Hibata.id, Pohuwato – Meluasnya aktivitas Pertambangan Emas Tanpa Izin (PETI) di Kabupaten Pohuwato terus dikeluhkan petani di Kecamatan Duhiadaa.
Mereka menilai sedimentasi yang masuk ke saluran irigasi membuat hasil panen terus menurun dalam beberapa tahun terakhir.
Data MapBiomas Indonesia mencatat luas lubang tambang di Pohuwato mencapai 1.165 hektare pada 2024, tertinggi dalam lebih dari 20 tahun terakhir.
Sementara pembukaan lahan untuk aktivitas pertambangan diperkirakan mencapai rata-rata 90 hektare per tahun.
Petani Duhiadaa mengaku, kondisi irigasi kini jauh berbeda dibanding beberapa tahun silam.
Air yang sebelumnya jernih kini kerap berubah keruh dan membawa lumpur setiap kali hujan turun di kawasan hulu.
“Dulu air selalu bersih dan cukup untuk semua petani. Sekarang setiap hujan, air berubah seperti lumpur,” kata petani Duhiadaa, Darwin Djafar.
Menurut Darwin, dampaknya langsung terasa pada produksi padi. Jika sebelumnya satu pantango sawah mampu menghasilkan sekitar 30 karung gabah, kini hanya berkisar 15 karung.
Keluhan serupa disampaikan Suproto Djafar.

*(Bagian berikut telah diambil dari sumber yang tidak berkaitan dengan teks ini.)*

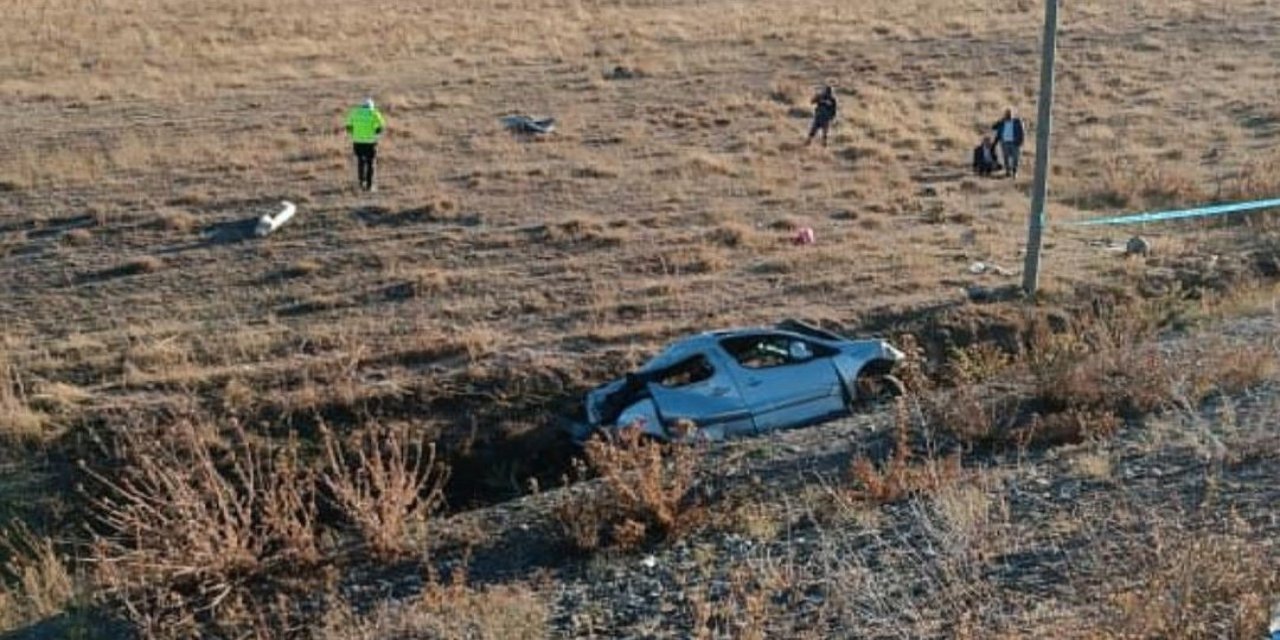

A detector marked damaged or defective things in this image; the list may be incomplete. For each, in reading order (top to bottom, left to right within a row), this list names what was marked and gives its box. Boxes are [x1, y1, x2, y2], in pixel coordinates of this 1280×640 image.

crumpled car body [565, 317, 906, 442]
crashed car [565, 322, 906, 442]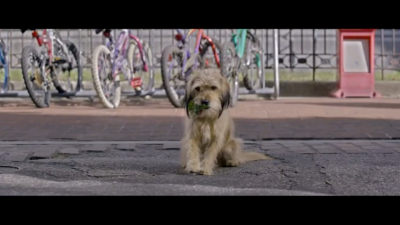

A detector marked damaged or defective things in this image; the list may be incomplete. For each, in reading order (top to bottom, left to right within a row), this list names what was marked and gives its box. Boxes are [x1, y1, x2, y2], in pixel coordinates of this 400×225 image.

cracked asphalt [0, 142, 400, 196]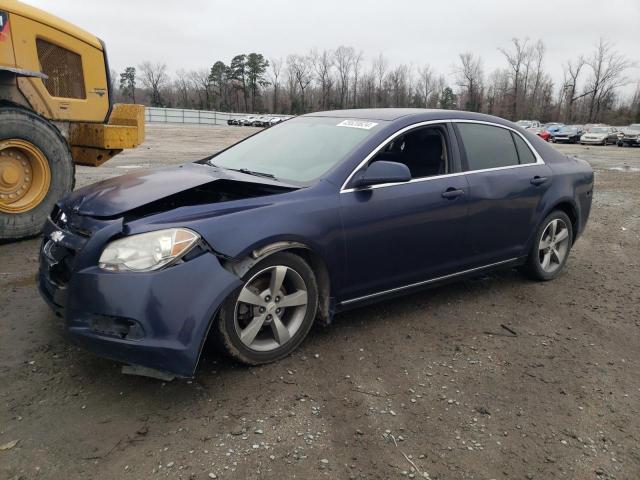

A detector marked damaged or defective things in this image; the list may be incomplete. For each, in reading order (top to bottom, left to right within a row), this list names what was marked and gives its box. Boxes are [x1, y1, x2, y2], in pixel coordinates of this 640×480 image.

front bumper damage [38, 212, 242, 376]
exposed headlight [99, 228, 199, 272]
damaged front end [38, 163, 300, 376]
crumpled hood [63, 162, 294, 217]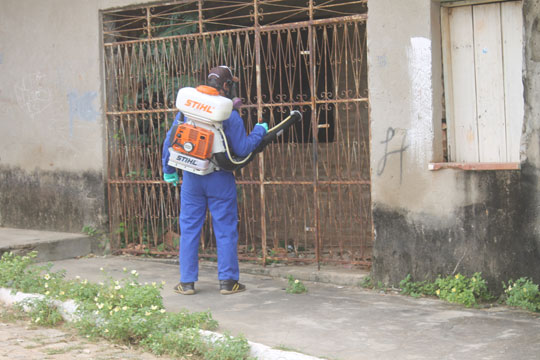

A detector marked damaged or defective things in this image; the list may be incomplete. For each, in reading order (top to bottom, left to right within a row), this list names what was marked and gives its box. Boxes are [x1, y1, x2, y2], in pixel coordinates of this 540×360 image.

peeling paint wall [0, 0, 151, 231]
rusty metal gate [101, 0, 372, 268]
peeling paint wall [370, 0, 540, 292]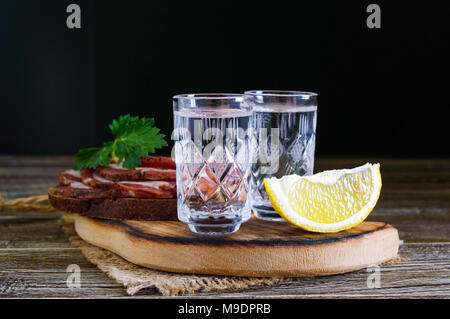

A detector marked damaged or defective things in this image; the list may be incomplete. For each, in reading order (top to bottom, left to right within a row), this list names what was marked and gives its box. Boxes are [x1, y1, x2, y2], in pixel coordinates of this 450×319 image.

burnt edge of board [92, 219, 390, 246]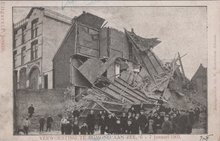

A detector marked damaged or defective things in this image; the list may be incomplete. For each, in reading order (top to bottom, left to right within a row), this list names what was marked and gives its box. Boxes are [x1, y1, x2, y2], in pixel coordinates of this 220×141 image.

damaged roof [76, 11, 105, 28]
damaged roof [125, 30, 162, 51]
damaged facade [52, 11, 192, 114]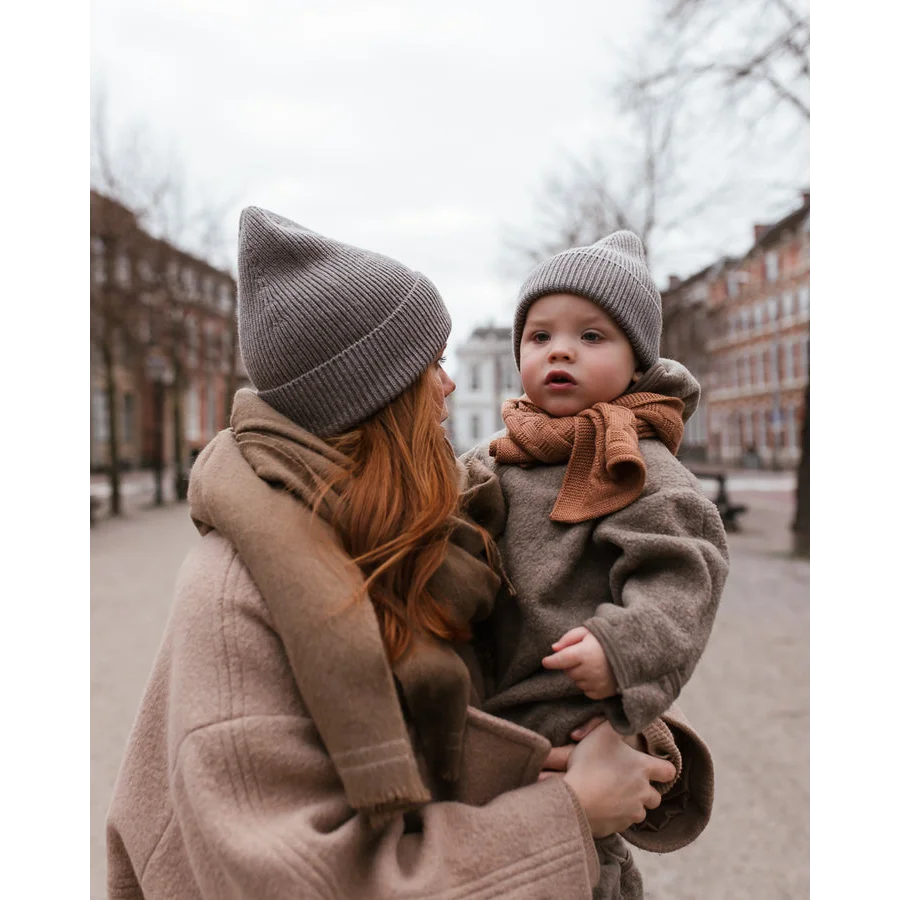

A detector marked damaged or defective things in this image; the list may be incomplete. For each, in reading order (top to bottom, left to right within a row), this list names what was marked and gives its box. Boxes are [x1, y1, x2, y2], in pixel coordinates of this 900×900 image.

rust knitted scarf [488, 392, 684, 524]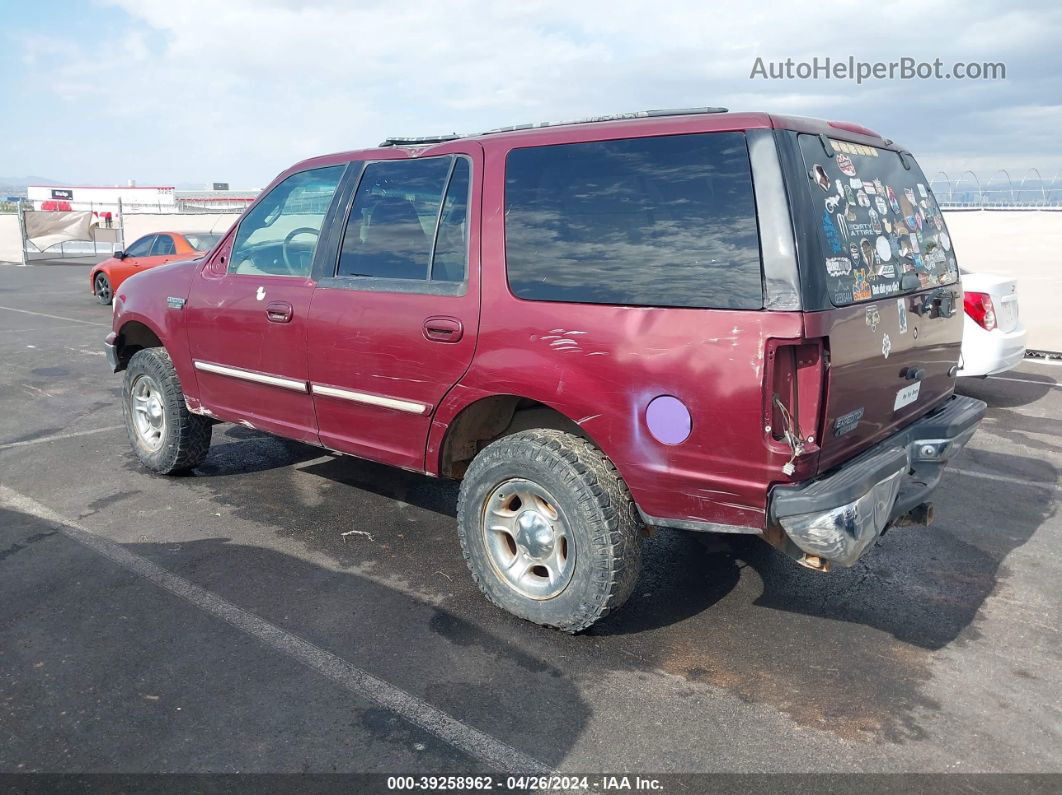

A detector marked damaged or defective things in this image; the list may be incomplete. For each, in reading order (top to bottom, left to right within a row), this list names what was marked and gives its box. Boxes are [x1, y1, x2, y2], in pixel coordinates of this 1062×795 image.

damaged rear bumper [764, 394, 985, 568]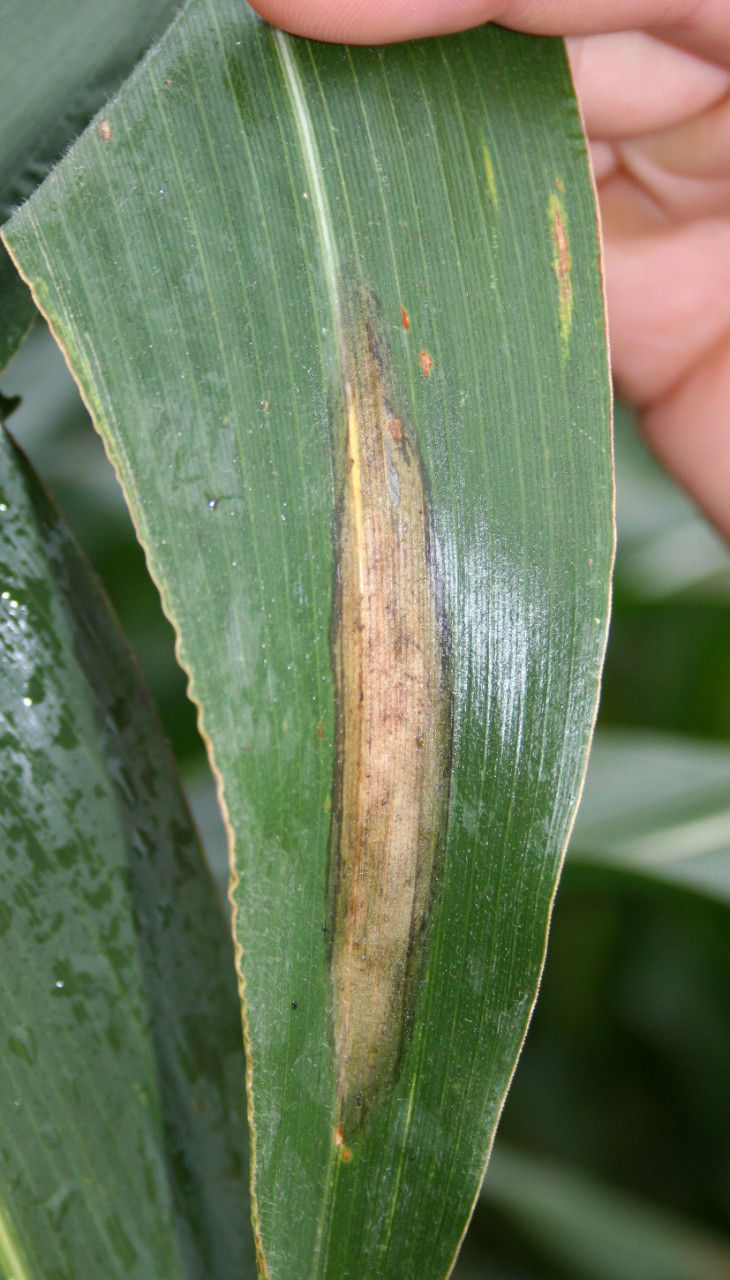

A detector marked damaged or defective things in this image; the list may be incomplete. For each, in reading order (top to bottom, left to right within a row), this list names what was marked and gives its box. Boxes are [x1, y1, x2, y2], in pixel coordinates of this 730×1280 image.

rust pustule [330, 280, 450, 1128]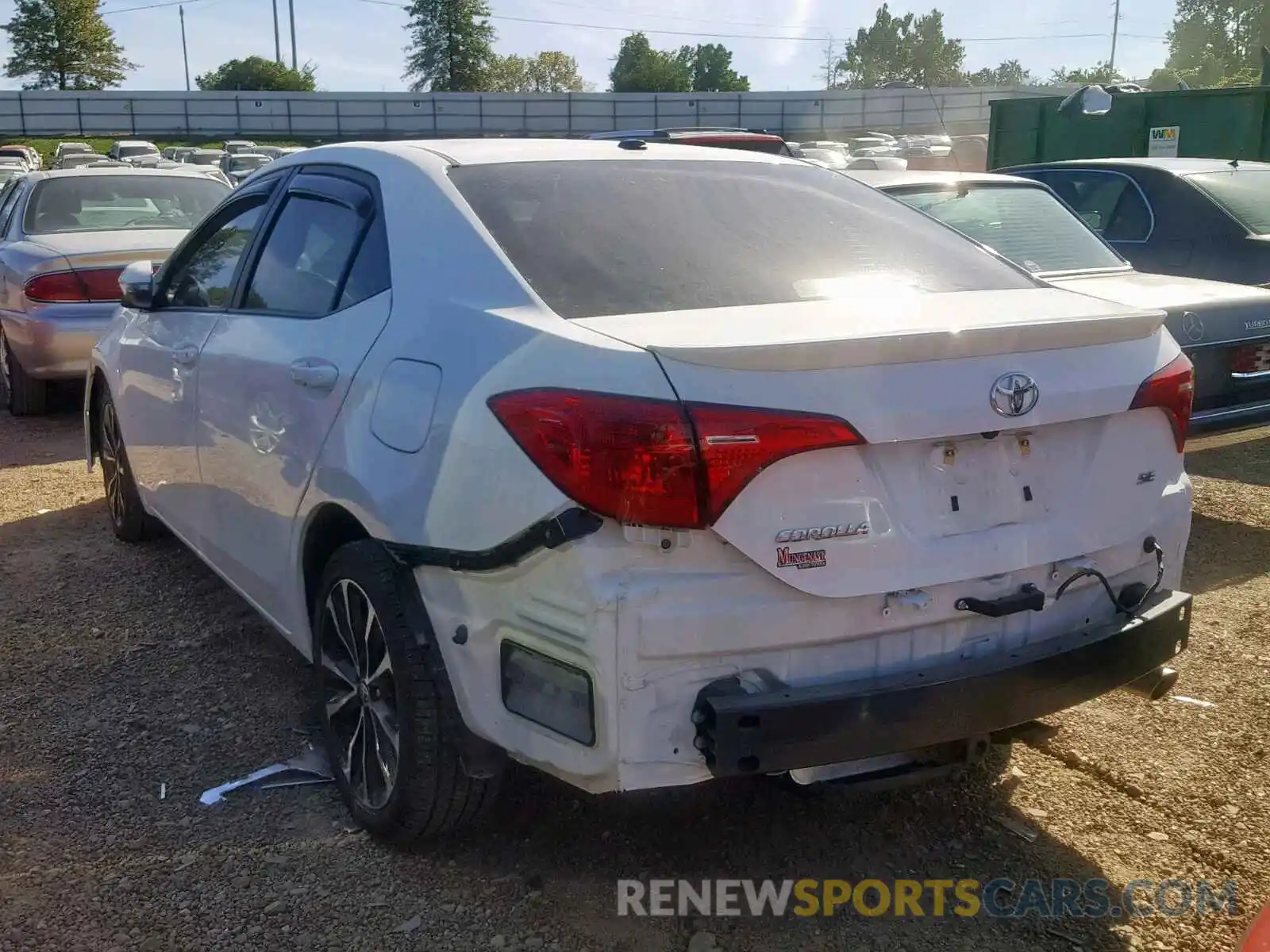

Ia mengatakan saluran irigasi semakin dangkal akibat endapan lumpur sehingga kapasitas tampung air terus berkurang.
“Sedikit hujan deras saja, air langsung meluap ke sawah,” ujarnya.
Kondisi tersebut membuat sebagian petani mulai mengurangi luas tanam karena khawatir mengalami kerugian berulang. Mereka menduga sedimentasi berasal dari kawasan hulu yang mengalami pembukaan lahan secara masif.
Data Badan Pusat Statistik (BPS) Provinsi Gorontalo menunjukkan potensi luas panen padi Januari-Maret 2026 mencapai 17.050 hektare atau turun 13,07 persen dibanding periode yang sama tahun sebelumnya.
Produksi padi juga diperkirakan turun 15,98 persen menjadi 101.540 ton.
Kepala Dinas Pertanian Pohuwato, Kamri Alwi, mengakui sekitar 400 hektare sawah di Duhiadaa terdampak persoalan irigasi.
Namun, ia enggan mengaitkan kondisi tersebut dengan aktivitas PETI karena bukan kewenangan instansinya.
Meski demikian, pihaknya telah melakukan rehabilitasi 13 saluran irigasi tersier pada 2025 dan meminta dukungan berbagai pihak untuk membantu pengerukan saluran yang mengalami pendangkalan.
“Sudah kami laporkan ke dinas terkait agar segera ditangani,” kata Kamri.
Bagi petani Duhiadaa, persoalan irigasi bukan sekadar masalah teknis pertanian, tetapi juga menyangkut keberlangsungan ekonomi keluarga yang selama ini bergantung pada hasil panen padi.